◆ TASK: Reproduce the passage from the CNN commentary, from "If you can’t" up to and including "changed cable news.".

◆ EXTRACTED TEXT:
━━━━
In recent months, CNN was not reinventing so much as having an identity crisis.

To be sure, running a network is harder than building the CN Tower out of LEGO. Cable news, like all legacy media, is getting battered by industry storms. But Licht made navigating the killer waves ever harder by alienating staff. He obsessed over his own press coverage, as if he was on-air talent. He granted interviews and ran his yap, including in a devastating, 15,000-word profile published by the Atlantic last week.

At a time when CNN’s ratings are sinking faster than a Steinway in quicksand, Licht made it all about himself. He couldn’t stop being the news.

Licht’s decision to give Donald Trump a town hall last month was a predictable disaster. The problem was not “platforming” Trump, as many liberals decried. He is a former president. He is the leading Republican candidate for 2024. To ignore him and hope he goes away is journalistic malpractice.

The problem was that Trump is way smarter about TV than Licht.

Agent Orange negotiated a deal in which the audience was stacked with MAGA cultists who clapped and cheered on his firehose of lies. Even booing was banned. This was not a town hall. It was a deranged infomercial without a George Foreman Grill. This was not journalism. It was free PR. Licht, in an effort to turn CNN into a safe space for conservatives, had forfeited his credibility with his own employees.

If you can’t read the room, you lose the room.

CNN desperately needs operational steadiness. But under Licht, it was more chaotic than the Salem witch trials. Instead of building upon a foundation and carefully planning renos, Licht was a wrecking ball until he buried himself in the rubble.

It’s a shame. Before CNN, Licht had success producing “Morning Joe” on MSNBC and retooling “CBS Sunday Morning.” He was the executive producer of “The Late Show with Stephen Colbert,” lifting it to the top of late night ratings heap. He started his career in Los Angeles as the O.J. Simpson trial forever changed cable news.
━━━━
[Collected data entries]
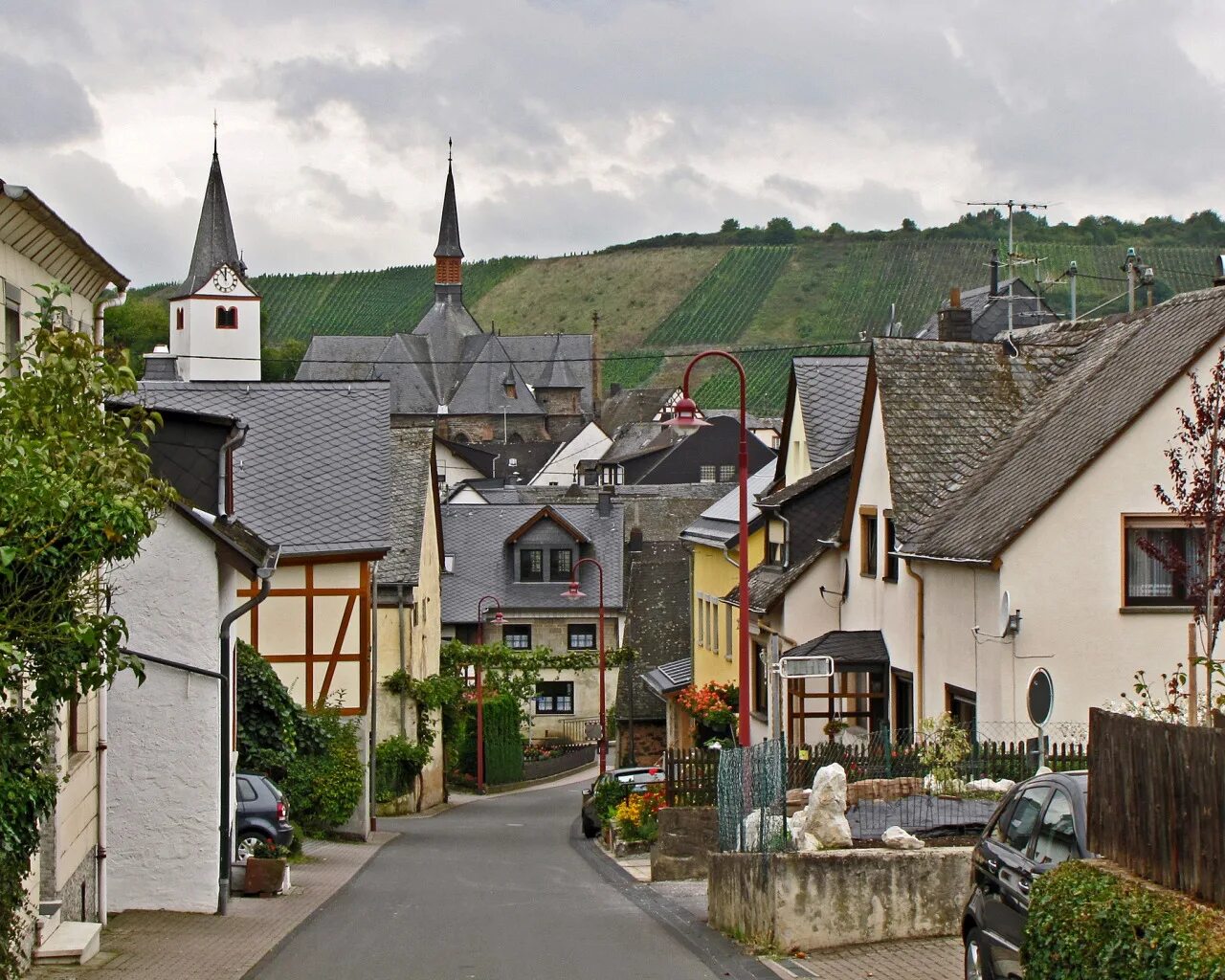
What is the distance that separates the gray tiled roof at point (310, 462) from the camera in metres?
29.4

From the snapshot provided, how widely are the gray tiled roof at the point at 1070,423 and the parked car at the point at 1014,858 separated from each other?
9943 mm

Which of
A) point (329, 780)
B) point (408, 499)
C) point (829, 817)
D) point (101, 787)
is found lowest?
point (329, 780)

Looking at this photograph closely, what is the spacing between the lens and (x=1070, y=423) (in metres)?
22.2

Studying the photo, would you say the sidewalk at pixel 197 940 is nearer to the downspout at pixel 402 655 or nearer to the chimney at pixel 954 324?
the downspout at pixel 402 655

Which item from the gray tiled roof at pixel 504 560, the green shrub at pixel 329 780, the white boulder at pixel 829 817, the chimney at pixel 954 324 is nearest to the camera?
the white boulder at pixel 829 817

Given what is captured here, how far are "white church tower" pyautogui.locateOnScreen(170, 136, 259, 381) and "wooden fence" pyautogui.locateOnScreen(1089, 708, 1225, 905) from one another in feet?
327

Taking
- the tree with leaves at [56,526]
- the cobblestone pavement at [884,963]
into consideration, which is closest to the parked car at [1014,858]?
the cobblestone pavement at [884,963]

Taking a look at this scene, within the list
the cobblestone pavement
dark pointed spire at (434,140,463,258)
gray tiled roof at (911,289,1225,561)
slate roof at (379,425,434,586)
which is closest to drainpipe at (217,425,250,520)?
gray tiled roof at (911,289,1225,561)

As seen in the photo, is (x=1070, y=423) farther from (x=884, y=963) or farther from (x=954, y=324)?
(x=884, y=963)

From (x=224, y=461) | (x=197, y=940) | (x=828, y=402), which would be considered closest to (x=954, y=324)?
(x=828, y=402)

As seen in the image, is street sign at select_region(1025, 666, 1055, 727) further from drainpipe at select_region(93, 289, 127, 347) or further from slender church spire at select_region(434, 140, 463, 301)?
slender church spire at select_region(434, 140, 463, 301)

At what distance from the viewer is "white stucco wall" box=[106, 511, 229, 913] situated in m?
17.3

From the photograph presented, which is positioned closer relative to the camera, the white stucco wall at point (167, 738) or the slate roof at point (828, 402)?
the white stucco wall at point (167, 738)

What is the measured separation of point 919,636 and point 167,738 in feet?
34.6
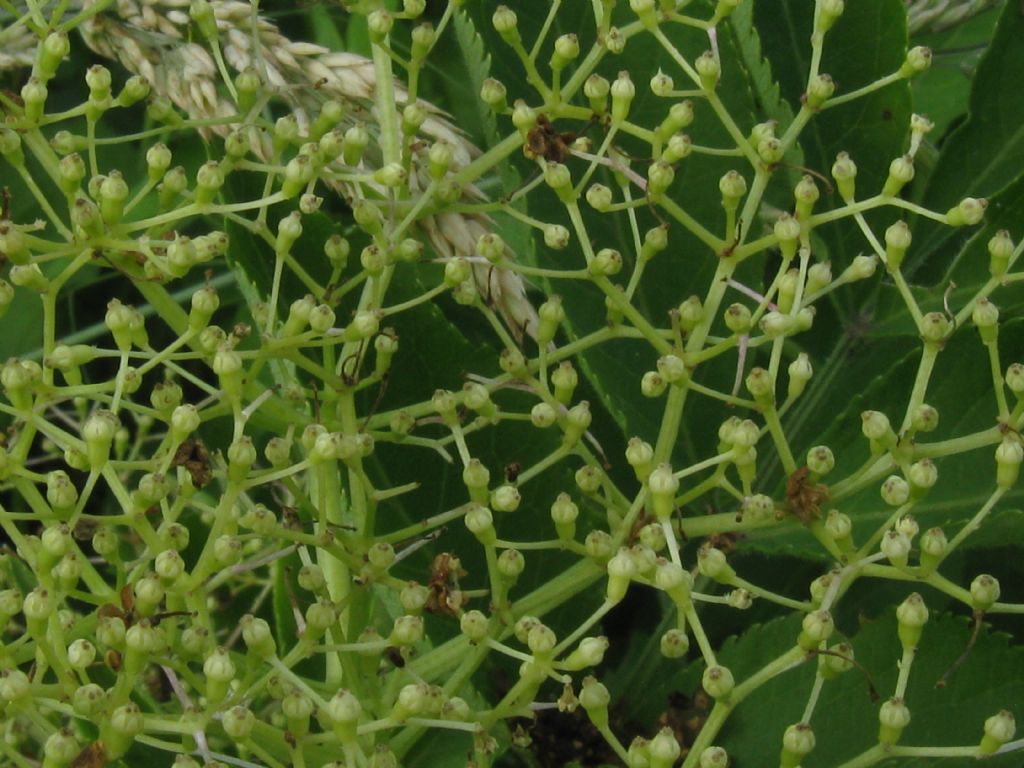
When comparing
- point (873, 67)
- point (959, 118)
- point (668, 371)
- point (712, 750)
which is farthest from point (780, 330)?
━━━━
◆ TASK OUTPUT:
If you can’t read the room, you lose the room.

CNN desperately needs operational steadiness. But under Licht, it was more chaotic than the Salem witch trials. Instead of building upon a foundation and carefully planning renos, Licht was a wrecking ball until he buried himself in the rubble.

It’s a shame. Before CNN, Licht had success producing “Morning Joe” on MSNBC and retooling “CBS Sunday Morning.” He was the executive producer of “The Late Show with Stephen Colbert,” lifting it to the top of late night ratings heap. He started his career in Los Angeles as the O.J. Simpson trial forever changed cable news.